## Problem description
Output the records below as a two-column CSV with the header row text,answer. Give each record one row, with its text in the text column and its answer in the answer column, each wrapped in double quotes and with every line break replaced by a space.

>>>>

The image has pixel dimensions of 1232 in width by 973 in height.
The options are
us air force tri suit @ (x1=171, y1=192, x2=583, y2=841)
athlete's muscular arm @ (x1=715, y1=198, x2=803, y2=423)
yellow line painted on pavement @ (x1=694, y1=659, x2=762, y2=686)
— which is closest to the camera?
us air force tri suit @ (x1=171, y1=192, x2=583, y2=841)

<<<<

## Finished task
text,answer
"The image has pixel dimensions of 1232 in width by 973 in height. The options are us air force tri suit @ (x1=171, y1=192, x2=583, y2=841) athlete's muscular arm @ (x1=715, y1=198, x2=803, y2=423) yellow line painted on pavement @ (x1=694, y1=659, x2=762, y2=686) — which is closest to the camera?","us air force tri suit @ (x1=171, y1=192, x2=583, y2=841)"